US to Penalize ZTE Over Iran Trade

The United States’ Commerce Department is set to place export restrictions on Chinese telecoms equipment maker ZTE Corp. for allegedly violating US export controls on Iran dating back to 2012.
The restrictions will make it difficult for the company to acquire US products by requiring ZTE suppliers to apply for an export license before shipping any American equipment or parts to ZTE.
According to a Commerce Department notice that will be published next week in the US Federal Register, license applications are generally denied, Reuters reported.
The restrictions will take effect on Tuesday and apply to any company worldwide that wants to ship US-made products to ZTE in China. Those companies are not the target of the export curbs on ZTE.
“This is a significant new burden on trade with ZTE,” a senior official at the Commerce Department told Reuters.
The official declined to comment on whether the US government might take further action against ZTE.
A spokesman for ZTE, based in Shenzhen, China, could not be reached for immediate comment. The company can appeal the action.

 US Export Violations
The Commerce Department investigated ZTE for alleged export-control violations following reports by Reuters in 2012 that the company had signed contracts to ship millions of dollars worth of hardware and software from some of America’s best-known tech firms to Iran’s largest telecom carrier, Telecommunications Company of Iran, and a unit of the consortium that controls it.
The US product makers, which included Microsoft, IBM, Oracle and Dell, have all said they were not aware of the Iranian contracts. It is not clear if any of these companies still do business with ZTE.
Washington has long banned the sale of US-made tech products to the Iranian government. The Commerce Department’s investigation focused on whether ZTE had acquired American products through front companies and then shipped them to Iran, a violation of US sanctions.
Commerce Department investigators obtained internal ZTE documents—some marked by the company “Top Secret”—outlining an alleged sanctions-busting scheme. Reuters reviewed some of the documents.
The senior Commerce Department official declined to comment on whether ZTE had carried through with the alleged scheme.
The day after the first Reuters article was published in March 2012, a ZTE spokesman said the company would “curtail” its business in Iran. The company later issued a statement saying: “ZTE no longer seeks new customers in Iran and limits business activities with existing customers.”
What effect the new export restrictions will have on ZTE’s current global business is not clear, but it is unlikely to pull out of the Iranian market, although a majority of sanctions against Iran have been removed after it reached a historic nuclear deal with world major powers.
One undated internal ZTE document obtained by Commerce Department investigators and reviewed by Reuters states: “Our company has many technologies and components that came from suppliers in the US.”
It also states: “Lots of chips or software used in the products of our company are from US suppliers.”
One of ZTE’s websites also states that several major US tech companies, including Microsoft, Intel, IBM and Honeywell International, all freely available in Tehran, are “key strategic partners of ZTE”. The terms of the partnerships are not described.
ZTE is one of the world’s largest telecom equipment makers with operations in 160 countries, according to its website. It also is a major manufacturer of mobile handsets.
Founded in 1985, its shares trade on both the Hong Kong and Shenzhen stock exchanges.
Besides ZTE, the export curbs will apply to two of its Chinese affiliates, ZTE Kangxun Telecommunications Ltd. and Beijing 8-Star, and an Iranian company, ZTE Parsian.

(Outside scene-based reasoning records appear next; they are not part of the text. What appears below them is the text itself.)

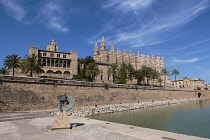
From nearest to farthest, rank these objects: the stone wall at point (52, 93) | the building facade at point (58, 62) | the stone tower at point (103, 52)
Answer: the stone wall at point (52, 93), the building facade at point (58, 62), the stone tower at point (103, 52)

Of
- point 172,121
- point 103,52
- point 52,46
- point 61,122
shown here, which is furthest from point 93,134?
point 103,52

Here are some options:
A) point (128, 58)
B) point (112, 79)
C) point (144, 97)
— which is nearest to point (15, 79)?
point (144, 97)

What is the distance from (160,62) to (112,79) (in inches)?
1836

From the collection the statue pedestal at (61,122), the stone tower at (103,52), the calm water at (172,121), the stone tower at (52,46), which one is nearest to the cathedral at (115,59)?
the stone tower at (103,52)

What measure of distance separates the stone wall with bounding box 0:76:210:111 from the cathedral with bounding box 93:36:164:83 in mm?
18945

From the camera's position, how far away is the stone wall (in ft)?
77.5

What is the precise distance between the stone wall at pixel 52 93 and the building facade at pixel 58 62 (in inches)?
596

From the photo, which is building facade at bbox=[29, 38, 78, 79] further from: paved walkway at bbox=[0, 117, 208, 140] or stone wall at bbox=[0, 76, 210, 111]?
paved walkway at bbox=[0, 117, 208, 140]

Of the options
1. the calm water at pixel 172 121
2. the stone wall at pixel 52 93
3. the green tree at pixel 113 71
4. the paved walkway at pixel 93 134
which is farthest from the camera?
the green tree at pixel 113 71

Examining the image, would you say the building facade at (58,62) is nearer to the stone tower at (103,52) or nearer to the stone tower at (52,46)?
the stone tower at (52,46)

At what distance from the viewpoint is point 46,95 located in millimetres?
27109

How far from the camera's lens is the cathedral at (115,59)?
61.2 meters

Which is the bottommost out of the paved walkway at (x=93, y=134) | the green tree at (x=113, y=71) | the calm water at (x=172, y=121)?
the calm water at (x=172, y=121)

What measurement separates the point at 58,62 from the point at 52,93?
926 inches
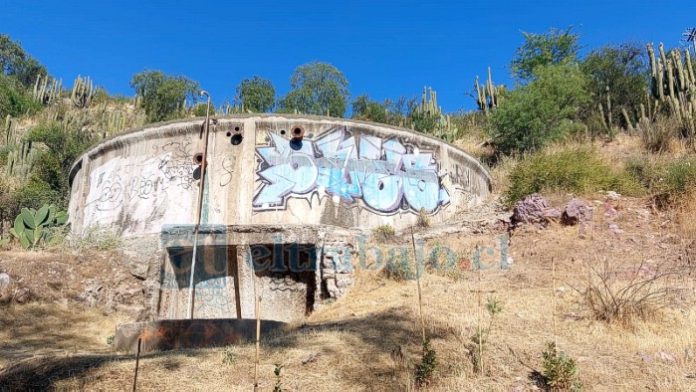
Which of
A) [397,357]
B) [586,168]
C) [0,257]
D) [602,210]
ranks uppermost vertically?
[586,168]

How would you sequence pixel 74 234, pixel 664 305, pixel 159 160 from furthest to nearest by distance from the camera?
1. pixel 74 234
2. pixel 159 160
3. pixel 664 305

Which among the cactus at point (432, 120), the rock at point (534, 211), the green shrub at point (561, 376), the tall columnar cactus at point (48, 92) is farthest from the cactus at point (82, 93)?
the green shrub at point (561, 376)

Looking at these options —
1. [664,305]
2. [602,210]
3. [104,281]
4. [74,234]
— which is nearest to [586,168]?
[602,210]

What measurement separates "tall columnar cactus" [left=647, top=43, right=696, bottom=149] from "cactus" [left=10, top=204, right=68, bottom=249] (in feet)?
61.7

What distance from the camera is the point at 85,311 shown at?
12.5 metres

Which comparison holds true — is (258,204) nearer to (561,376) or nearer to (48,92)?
(561,376)

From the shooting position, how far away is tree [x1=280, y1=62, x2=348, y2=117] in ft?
103

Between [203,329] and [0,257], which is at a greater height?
[0,257]

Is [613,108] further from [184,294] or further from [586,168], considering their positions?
[184,294]

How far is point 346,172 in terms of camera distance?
44.1 ft

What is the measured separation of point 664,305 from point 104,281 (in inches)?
424

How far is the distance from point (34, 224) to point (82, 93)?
69.9 feet

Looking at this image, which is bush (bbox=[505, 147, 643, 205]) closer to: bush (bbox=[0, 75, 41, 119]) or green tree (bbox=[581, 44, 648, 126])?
green tree (bbox=[581, 44, 648, 126])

 ZTE Reenters With Cellphones
In recent news, a local mobile phone importer and after-sales service company named Yas has unveiled ZTE’s mobile phone V6 in Iran.
The company, which holds the legal dealership of ZTE, held a seminar in Tehran in January announcing the reentry of the brand with handsets, local technology website ITIRAN reported at the time.
According to the company’s sales manager, Mohammad Rishpour, ZTE expressed interest in reentering Iran’s market three years ago and the two companies negotiated a deal.
“ZTE hopes to carve a market share with a special focus on customer satisfaction,” he said.